Esechie et al. (2002) identified enhanced tillering on wheat by increasing plant density resulting in taller plants which make them prone to lodging. In transplanted rice within spacing hills of 25x25 cm one plant per hill have been found to have highest yield compared to 3, 6 and 9 plants per hill (Prasan, 1993). DTPMFE+ is an early maturing, dense panicle and heavy tillering dwarf developed from local germplasm. It can bear as many as twenty tillers. This study was undertaken to determine the effects seeding rate of two plants per hill on the yield components of the cultivar compared to one plant per hill.

MATERIALS AND METHODS

This experiment was conducted at the Department of Botany Obafemi Awolowo University, Ile-Ife in 2002. The design of the experiment was Randomized Complete Block with replications. Three week old rice seedlings of DTPMFE+ were transplanted into a fenced plot of land 18x4 m divided into four equal blocks near the Reforestation Project Nursery site. The seedlings had an equal spacing of 30x30 cm within and between rows. The seedlings were grown at density rates of one plant per hill and two plants per hill. Plants in the two plants per hill category were marked by strong pieces of wood for easy identification. A control experiment was carried out in the screen house by planting the rice seedlings into 4 L plastic buckets. Five of the buckets were seeded one plant per hill the other five at two plants per hill. Standard cultural practices were carried out till the crop was matured.
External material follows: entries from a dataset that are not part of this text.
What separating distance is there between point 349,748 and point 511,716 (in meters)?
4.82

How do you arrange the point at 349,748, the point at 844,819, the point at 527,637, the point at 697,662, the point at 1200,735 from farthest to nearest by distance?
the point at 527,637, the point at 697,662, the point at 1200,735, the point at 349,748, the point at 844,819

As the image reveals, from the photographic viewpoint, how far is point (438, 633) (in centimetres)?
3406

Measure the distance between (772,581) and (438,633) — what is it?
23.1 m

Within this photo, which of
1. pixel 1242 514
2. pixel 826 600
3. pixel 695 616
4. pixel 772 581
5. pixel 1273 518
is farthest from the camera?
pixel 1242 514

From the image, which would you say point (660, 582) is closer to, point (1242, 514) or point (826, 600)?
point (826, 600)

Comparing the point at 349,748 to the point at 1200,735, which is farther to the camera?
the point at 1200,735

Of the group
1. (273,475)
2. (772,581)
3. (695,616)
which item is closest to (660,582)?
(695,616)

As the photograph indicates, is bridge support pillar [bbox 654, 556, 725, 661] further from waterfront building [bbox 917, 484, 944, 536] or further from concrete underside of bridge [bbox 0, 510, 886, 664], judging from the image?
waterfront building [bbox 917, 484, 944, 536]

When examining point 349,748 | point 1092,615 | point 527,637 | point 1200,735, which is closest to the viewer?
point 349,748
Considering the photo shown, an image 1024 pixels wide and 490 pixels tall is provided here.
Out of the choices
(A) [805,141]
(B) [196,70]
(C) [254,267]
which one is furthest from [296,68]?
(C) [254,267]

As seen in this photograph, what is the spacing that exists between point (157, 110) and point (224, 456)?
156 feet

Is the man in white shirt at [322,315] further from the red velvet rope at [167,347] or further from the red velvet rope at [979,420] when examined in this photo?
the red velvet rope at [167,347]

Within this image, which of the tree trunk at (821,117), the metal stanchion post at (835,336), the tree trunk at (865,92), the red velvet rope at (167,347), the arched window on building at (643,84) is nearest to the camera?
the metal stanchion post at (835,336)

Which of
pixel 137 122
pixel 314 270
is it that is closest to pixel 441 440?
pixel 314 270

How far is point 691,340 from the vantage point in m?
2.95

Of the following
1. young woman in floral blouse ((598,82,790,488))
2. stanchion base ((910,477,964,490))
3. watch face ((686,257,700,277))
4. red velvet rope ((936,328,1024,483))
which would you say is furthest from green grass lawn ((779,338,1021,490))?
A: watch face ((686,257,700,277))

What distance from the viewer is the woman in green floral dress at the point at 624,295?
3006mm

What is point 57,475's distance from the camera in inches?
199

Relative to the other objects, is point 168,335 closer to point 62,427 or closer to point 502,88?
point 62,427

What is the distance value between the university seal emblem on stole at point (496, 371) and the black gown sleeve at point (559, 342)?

At maturity, five primary panicles were selected randomly from plants in each seeding rate category in each block and in the potted plants. The panicles selected were bagged and numbered according to blocks and seeding rate. The following panicle parameters were assessed for the plant selected: total number of spikelets, total number of primary branches, total number of secondary branches, total length of primary branches and secondary branches, panicle length, grain length/breadth, panicle density. This is defined as total number of spikelets/panicle length according to Futsuhara et al. (1979). Total number of tillers per plant was also taken into consideration for plants selected. The data was analyzed using ANOVA and Duncan's Multiple Range Test.

RESULTS

Field population: One plant per hill had a mean spikelet number of (210.50±18.18) on about 13 primary branches totaling 138 cm and about 42 secondary branches totaling 122.00 cm on a panicle with, mean length 26.69±0.78 cm and a panicle density of 7.91±0.05 (Table 1). Two plants per hill had a mean spikelets number of 229.70±21.96 on about 13 primary branches totaling 133.00 cm and about 44 secondary branches totaling 123 cm on a panicle with mean length of 26.71±1.02 cm and a panicle density of 8.16±0.64. One plant per hill produced mean tiller number of 4.25±0.74; two plants per hill produced mean tiller number of 5.00±0.96.

Potted population: One plant per hill had a mean spikelet number of 217.20±8.91 on about 12 primary branches totaling 119 cm on a panicle with mean length of 28.00±0.79 (Table 2). It has a panicle density of 7.74±0.33. Two plants per hill had lower values for these panicle parameters. It had a panicle length of about 11 primary branches, totaling 115 cm and about 29 secondary branches, totaling 82 cm. It had a panicle density of 5.40±0.25. Two plants per hill produced mean tiller number of 6.00.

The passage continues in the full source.